*SELECTED TEXT:*
⁂

How can I detect object which in specific area with tensorflow? - python

I am trying to detect some objects with Tensorflow. However, I only want to detect objects in a specific area in the main image. For example:
Here my example area:
The large red framed area is my main image. But I only want to detect objects which in the "content" field.
enter image description here
Actually, I developed a method like this. I find the center point of the detected object and check if the center point is within this area. If the center of the object is within the specified region, tensorflow takes the detected object into a rectangle. This method works when I'm going to detect a single object. However, I am faced with the following situation: For example, one object is inside the desired region and another object is outside the desired region. Tensorflow actually detects these two objects and adds them to a list. When Tensorflow wants to show the object in the desired region, it necessarily frames all the detected objects in the list. In short, when a single object is detected, objects outside the marked area are also detected and added to the list, but they are ignored and a rectangle is not drawn. However, if an object is detected within the marked area, this time a rectangle is drawn on the object outside the marked area. How do I prevent this?
There is a part for draw boxes:
vis_util.visualize_boxes_and_labels_on_image_array(
image_np,
np.squeeze(boxes),
np.squeeze(classes).astype(np.int32),
np.squeeze(scores),
category_index,
use_normalized_coordinates=True,
line_thickness=3,
min_score_thresh=0.2)
In this part, I actually send all detected objects to the function because I don't know which object is the correct one in the list.

⁂

*DATA BLOCK:*
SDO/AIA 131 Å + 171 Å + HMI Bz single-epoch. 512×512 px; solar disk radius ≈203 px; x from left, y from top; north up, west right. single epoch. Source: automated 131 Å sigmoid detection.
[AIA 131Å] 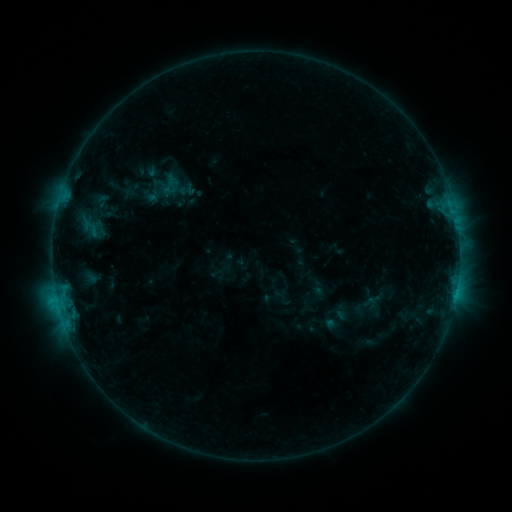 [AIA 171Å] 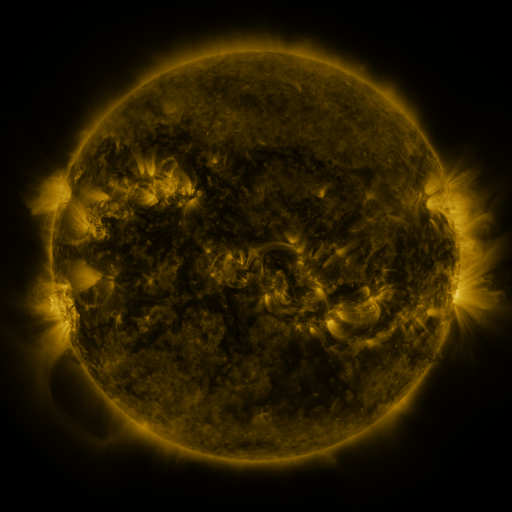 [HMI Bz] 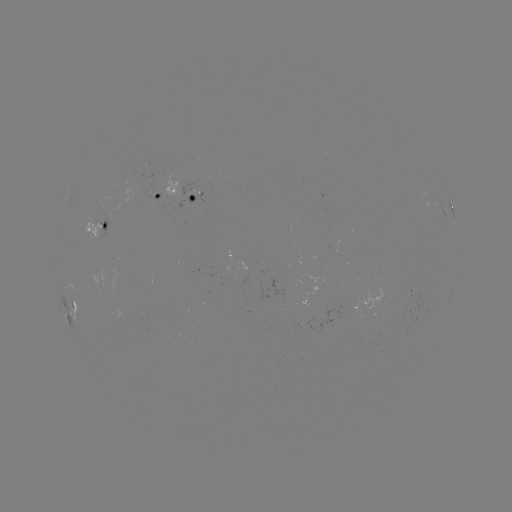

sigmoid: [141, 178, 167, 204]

⁂

*WHAT TO DO:*
- a) Reproduce everything in the TensorFlow question from "There is a part" down to "one in the list.".
- b) Carry the TensorFlow question forward from the point where it stops.
The listing plays no part in what you need to do here.

*SOLVED PROBLEMS:*
- a)
There is a part for draw boxes:
vis_util.visualize_boxes_and_labels_on_image_array(
image_np,
np.squeeze(boxes),
np.squeeze(classes).astype(np.int32),
np.squeeze(scores),
category_index,
use_normalized_coordinates=True,
line_thickness=3,
min_score_thresh=0.2)
In this part, I actually send all detected objects to the function because I don't know which object is the correct one in the list.

- b)
And here the visualize_boxes_and_labels_on_image_array function:
def visualize_boxes_and_labels_on_image_array(
image,
boxes,
classes,
scores,
category_index,
instance_masks=None,
instance_boundaries=None,
keypoints=None,
use_normalized_coordinates=False,
max_boxes_to_draw=2,
min_score_thresh=.5,
agnostic_mode=False,
line_thickness=4,
groundtruth_box_visualization_color='black',
skip_scores=False,
skip_labels=False):
"""Overlay labeled boxes on an image with formatted scores and label names.
This function groups boxes that correspond to the same location
and creates a display string for each detection and overlays these
on the image. Note that this function modifies the image in place, and returns
that same image.
Args:
image: uint8 numpy array with shape (img_height, img_width, 3)
boxes: a numpy array of shape [N, 4]
classes: a numpy array of shape [N]. Note that class indices are 1-based,
and match the keys in the label map.
scores: a numpy array of shape [N] or None. If scores=None, then
this function assumes that the boxes to be plotted are groundtruth
boxes and plot all boxes as black with no classes or scores.
category_index: a dict containing category dictionaries (each holding
category index `id` and category name `name`) keyed by category indices.
instance_masks: a numpy array of shape [N, image_height, image_width] with
values ranging between 0 and 1, can be None.
instance_boundaries: a numpy array of shape [N, image_height, image_width]
with values ranging between 0 and 1, can be None.
keypoints: a numpy array of shape [N, num_keypoints, 2], can
be None
use_normalized_coordinates: whether boxes is to be interpreted as
normalized coordinates or not.
max_boxes_to_draw: maximum number of boxes to visualize. If None, draw
all boxes.
min_score_thresh: minimum score threshold for a box to be visualized
agnostic_mode: boolean (default: False) controlling whether to evaluate in
class-agnostic mode or not. This mode will display scores but ignore
classes.
line_thickness: integer (default: 4) controlling line width of the boxes.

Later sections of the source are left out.